**Stated exercise:**
Copy the rows below word for word, from the first one through the line that contains "1344 inches".

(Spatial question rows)

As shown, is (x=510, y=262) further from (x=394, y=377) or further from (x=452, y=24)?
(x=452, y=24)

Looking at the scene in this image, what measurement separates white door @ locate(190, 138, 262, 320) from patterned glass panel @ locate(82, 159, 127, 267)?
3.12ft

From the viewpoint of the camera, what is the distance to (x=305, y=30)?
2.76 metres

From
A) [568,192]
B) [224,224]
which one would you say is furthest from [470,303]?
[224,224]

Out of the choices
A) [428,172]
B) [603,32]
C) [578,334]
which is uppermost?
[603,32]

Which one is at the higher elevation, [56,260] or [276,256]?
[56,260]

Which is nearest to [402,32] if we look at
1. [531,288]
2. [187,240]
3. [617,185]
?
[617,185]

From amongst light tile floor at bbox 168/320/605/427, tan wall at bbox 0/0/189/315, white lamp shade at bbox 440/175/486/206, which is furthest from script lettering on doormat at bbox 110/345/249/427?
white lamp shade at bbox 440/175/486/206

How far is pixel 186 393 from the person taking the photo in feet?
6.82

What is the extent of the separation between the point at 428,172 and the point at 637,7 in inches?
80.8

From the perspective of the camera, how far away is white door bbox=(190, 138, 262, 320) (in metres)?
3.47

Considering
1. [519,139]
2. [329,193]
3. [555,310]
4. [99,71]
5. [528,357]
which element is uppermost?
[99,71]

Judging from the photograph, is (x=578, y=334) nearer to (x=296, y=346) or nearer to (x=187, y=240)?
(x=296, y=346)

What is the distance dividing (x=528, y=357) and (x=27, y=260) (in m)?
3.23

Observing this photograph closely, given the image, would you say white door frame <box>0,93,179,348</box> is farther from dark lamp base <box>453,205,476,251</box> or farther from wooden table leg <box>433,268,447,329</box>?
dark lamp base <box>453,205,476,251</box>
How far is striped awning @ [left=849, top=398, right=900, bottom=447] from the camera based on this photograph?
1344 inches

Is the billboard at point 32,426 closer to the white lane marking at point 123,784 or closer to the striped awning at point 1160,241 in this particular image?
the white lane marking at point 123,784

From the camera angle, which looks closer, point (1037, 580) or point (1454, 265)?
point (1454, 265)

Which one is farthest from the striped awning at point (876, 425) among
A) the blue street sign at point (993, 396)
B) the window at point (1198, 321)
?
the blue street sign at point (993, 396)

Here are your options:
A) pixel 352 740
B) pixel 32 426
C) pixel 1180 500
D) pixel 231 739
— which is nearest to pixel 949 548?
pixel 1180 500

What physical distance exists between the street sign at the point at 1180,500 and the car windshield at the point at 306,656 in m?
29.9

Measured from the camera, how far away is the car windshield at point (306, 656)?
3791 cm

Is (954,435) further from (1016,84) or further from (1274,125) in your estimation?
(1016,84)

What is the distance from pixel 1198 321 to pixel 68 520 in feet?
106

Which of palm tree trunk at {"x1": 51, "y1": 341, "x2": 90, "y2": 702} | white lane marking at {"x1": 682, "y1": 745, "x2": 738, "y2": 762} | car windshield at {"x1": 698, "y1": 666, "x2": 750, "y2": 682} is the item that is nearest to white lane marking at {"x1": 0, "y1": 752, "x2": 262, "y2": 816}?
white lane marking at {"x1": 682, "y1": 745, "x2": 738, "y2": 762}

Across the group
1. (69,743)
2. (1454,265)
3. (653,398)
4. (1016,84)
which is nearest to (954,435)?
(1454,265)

**Solution to this task:**
As shown, is (x=510, y=262) further from (x=394, y=377) or further from (x=452, y=24)?
(x=452, y=24)

Looking at the scene in this image, what measurement separates white door @ locate(190, 138, 262, 320) from patterned glass panel @ locate(82, 159, 127, 267)?
3.12ft

From the viewpoint of the camera, what is the distance to (x=305, y=30)?
2.76 metres

From
A) [568,192]
B) [224,224]
which one would you say is furthest from [470,303]?
[224,224]

Out of the choices
A) [428,172]
B) [603,32]
C) [578,334]
which is uppermost?
[603,32]

Which one is at the higher elevation, [56,260] or [276,256]?
[56,260]

Which is nearest to [402,32] if we look at
1. [531,288]
2. [187,240]
3. [617,185]
?
[617,185]

From amongst light tile floor at bbox 168/320/605/427, tan wall at bbox 0/0/189/315, white lamp shade at bbox 440/175/486/206, which is furthest from script lettering on doormat at bbox 110/345/249/427?
white lamp shade at bbox 440/175/486/206

How far is pixel 186 393 from the person taking the photo in feet?
6.82

What is the extent of the separation between the point at 428,172 and the point at 637,7 in inches?
80.8

From the perspective of the camera, how far away is white door bbox=(190, 138, 262, 320) (in metres)?
3.47

Considering
1. [519,139]
2. [329,193]
3. [555,310]
4. [99,71]
5. [528,357]
which element is uppermost?
[99,71]

Judging from the photograph, is (x=578, y=334) nearer to (x=296, y=346) or nearer to (x=187, y=240)?
(x=296, y=346)

What is the distance dividing (x=528, y=357) and (x=27, y=260) (in m)?
3.23

Observing this photograph closely, given the image, would you say white door frame <box>0,93,179,348</box> is farther from dark lamp base <box>453,205,476,251</box> or farther from wooden table leg <box>433,268,447,329</box>?
dark lamp base <box>453,205,476,251</box>
How far is striped awning @ [left=849, top=398, right=900, bottom=447] from the camera based on this photograph?
1344 inches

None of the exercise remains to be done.